[OMPI devel] poor btl sm latency

2012-02-13 Thread Matthias Jurenz
Hello all,

on our new AMD cluster (AMD Opteron 6274, 2,2GHz) we get very bad latencies 
(~1.5us) when performing 0-byte p2p communication on one single node using the 
Open MPI sm BTL. When using Platform MPI we get ~0.5us latencies which is 
pretty good. The bandwidth results are similar for both MPI implementations 
(~3,3GB/s) - this is okay.

One node has 64 cores and 64Gb RAM where it doesn't matter how many ranks 
allocated by the application. We get similar results with different number of 
ranks.

We are using Open MPI 1.5.4 which is built by gcc 4.3.4 without any special 
configure options except the installation prefix and the location of the LSF 
stuff.

As mentioned at http://www.open-mpi.org/faq/?category=sm we tried to use 
/dev/shm instead of /tmp for the session directory, but it had no effect. 
Furthermore, we tried the current release candidate 1.5.5rc1 of Open MPI which 
provides an option to use the SysV shared memory (-mca shmem sysv) - also this 
results in similar poor latencies.

Do you have any idea? Please help!

Thanks,
Matthias


Re: [OMPI devel] poor btl sm latency

2012-02-13 Thread sylvain . jeaugey
Hi Matthias,

You might want to play with process binding to see if your problem is 
related to bad memory affinity.

Try to launch pingpong on two CPUs of the same socket, then on different 
sockets (i.e. bind each process to a core, and try different 
configurations).

Sylvain



De :Matthias Jurenz 
A : Open MPI Developers 
Date :  13/02/2012 12:12
Objet : [OMPI devel] poor btl sm latency
Envoyé par :devel-boun...@open-mpi.org



Hello all,

on our new AMD cluster (AMD Opteron 6274, 2,2GHz) we get very bad 
latencies 
(~1.5us) when performing 0-byte p2p communication on one single node using 
the 
Open MPI sm BTL. When using Platform MPI we get ~0.5us latencies which is 
pretty good. The bandwidth results are similar for both MPI 
implementations 
(~3,3GB/s) - this is okay.

One node has 64 cores and 64Gb RAM where it doesn't matter how many ranks 
allocated by the application. We get similar results with different number 
of 
ranks.

We are using Open MPI 1.5.4 which is built by gcc 4.3.4 without any 
special 
configure options except the installation prefix and the location of the 
LSF 
stuff.

COMPLETE THE FOLLOWING –
1. In the mailing-list thread, what latency does Platform MPI achieve for 0-byte point-to-point communication on a single node?
2. Reproduce the passage of the mailing-list thread between "Furthermore, we tried" and "idea? Please help!", inclusive.

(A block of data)
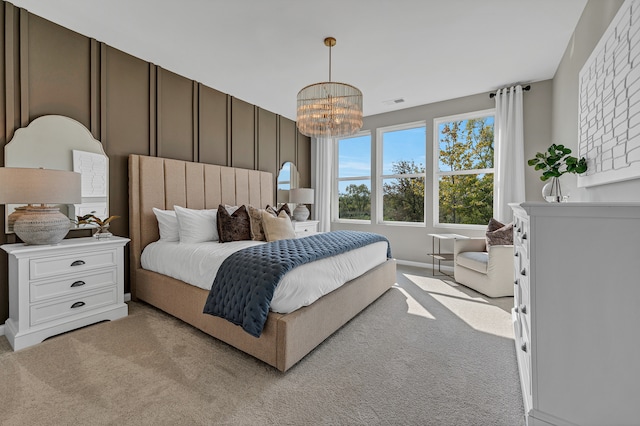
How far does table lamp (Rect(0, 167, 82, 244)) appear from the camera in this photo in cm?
206

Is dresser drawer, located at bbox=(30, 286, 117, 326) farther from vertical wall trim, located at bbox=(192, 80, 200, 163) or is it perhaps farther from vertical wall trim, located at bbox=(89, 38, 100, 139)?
vertical wall trim, located at bbox=(192, 80, 200, 163)

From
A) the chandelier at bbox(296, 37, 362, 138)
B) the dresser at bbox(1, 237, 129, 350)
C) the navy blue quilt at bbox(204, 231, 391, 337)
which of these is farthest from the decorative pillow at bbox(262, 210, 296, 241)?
the dresser at bbox(1, 237, 129, 350)

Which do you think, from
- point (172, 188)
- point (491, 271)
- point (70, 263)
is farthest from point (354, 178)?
point (70, 263)

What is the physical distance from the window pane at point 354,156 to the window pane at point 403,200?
0.53m

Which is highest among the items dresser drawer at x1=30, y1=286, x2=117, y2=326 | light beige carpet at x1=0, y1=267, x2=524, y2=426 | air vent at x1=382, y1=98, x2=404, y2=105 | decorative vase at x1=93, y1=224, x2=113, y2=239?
air vent at x1=382, y1=98, x2=404, y2=105

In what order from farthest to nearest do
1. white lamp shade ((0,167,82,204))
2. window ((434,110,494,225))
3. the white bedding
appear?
window ((434,110,494,225)), white lamp shade ((0,167,82,204)), the white bedding

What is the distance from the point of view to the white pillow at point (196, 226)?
296cm

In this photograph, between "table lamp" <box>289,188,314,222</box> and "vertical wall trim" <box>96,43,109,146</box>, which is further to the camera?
"table lamp" <box>289,188,314,222</box>

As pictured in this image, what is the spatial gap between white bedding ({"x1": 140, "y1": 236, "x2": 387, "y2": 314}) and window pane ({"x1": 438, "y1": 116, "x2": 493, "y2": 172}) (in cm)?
228

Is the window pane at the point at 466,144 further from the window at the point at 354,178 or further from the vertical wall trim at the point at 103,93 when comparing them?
the vertical wall trim at the point at 103,93

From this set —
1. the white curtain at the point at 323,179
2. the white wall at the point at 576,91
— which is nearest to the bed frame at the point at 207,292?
the white curtain at the point at 323,179

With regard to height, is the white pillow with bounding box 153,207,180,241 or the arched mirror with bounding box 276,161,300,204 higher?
the arched mirror with bounding box 276,161,300,204

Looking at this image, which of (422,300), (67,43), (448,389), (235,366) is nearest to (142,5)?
(67,43)

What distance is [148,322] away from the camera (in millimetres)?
2586
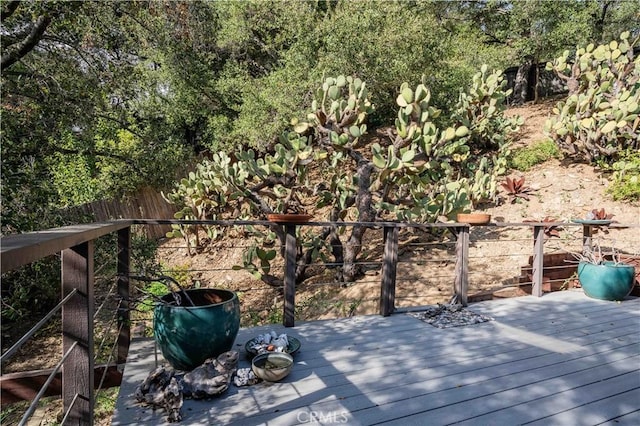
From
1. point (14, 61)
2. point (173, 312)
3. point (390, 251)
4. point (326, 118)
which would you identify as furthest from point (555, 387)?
point (14, 61)

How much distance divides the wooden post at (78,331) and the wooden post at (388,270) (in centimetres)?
245

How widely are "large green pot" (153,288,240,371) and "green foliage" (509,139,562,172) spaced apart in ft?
25.6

ANSWERS BELOW –
1. About 0.5 µs (~0.5us).

2.
Furthermore, we tried the current release candidate 1.5.5rc1 of Open MPI which 
provides an option to use the SysV shared memory (-mca shmem sysv) - also this 
results in similar poor latencies.

Do you have any idea? Please help!